食材の価格:青果物のサプライチェーン(その4)

前回記事:食材の価格:青果物のサプライチェーン(その3)

 

以前小売店が市場ではパワーを持っていると書きましたが、野菜の値段を決めているのは市場にいる大卸と仲卸の間で決めているはずなのに何故そうなっているのでしょうか?
中小規模経営の多い仲卸に対して量販店が大口取引先であること、規格化され差別化しずらい野菜を取引していることから、市場外にいる小売店のBuyingPowerのしわ寄せが市場に来ていることがわかりました。生産者である農家さんが価格決定権を取り戻すためには、野菜の「価値」をしっかりと考え「希望小売価格」を提示しないと、そのしわ寄せが今度は農家さんに行ってしまいます。

市場経由取引青果の価格決定権はどこに?

まず仲卸の経営状況を見てみると、非常に厳しい状況にあることがわかります。ここでは、全国の卸売市場の20%弱の取引を行っている東京中央卸売市場について、当市場のデータをもとに見てみます。
<減少する仲卸業者数>

<小規模・中規模業者が多数>

<厳しい経営状況にある仲卸業者が多数>

<仲卸の経営状況が厳しい理由>

市場経由の青果は規格化されているため、仲卸がその買い手に明確に差別化されたサービスを提供することが非常に困難であることが挙げられます。また青果は基本的に保存がきかないために、仲卸は当日中にそれらを売り切る必要性に迫られています。

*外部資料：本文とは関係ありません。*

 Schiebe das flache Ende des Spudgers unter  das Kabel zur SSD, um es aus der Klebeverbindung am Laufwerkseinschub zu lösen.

一方、量販店は仲卸の売上の60%を占める大口取引先であり、量販店側が経営状況の厳しい多数の小規模・中規模業者の中から取引相手を選択できる状況にあります。また、量販店側も経営状況が厳しいところも多いために、仕入れ値段となる買取価格に対してなかなか妥協できない状況です。そのため、価格に対する低下圧力が強く、仲卸が適正なマージンを取ることが困難な状況です。

<価格決定権者は?>

売り手である仲卸が価格決定権を握ることは難しく、量販店側が価格決定権を握っています。

<生産者への影響>

生産者はPrice Takerとなっています。よって生産者は、小売業者間および仲卸間の過当競争下で量販店主導で決定された価格から複雑な流通経路にかかる経費が差し引かれた残りの金額を取得している構図となっているのです。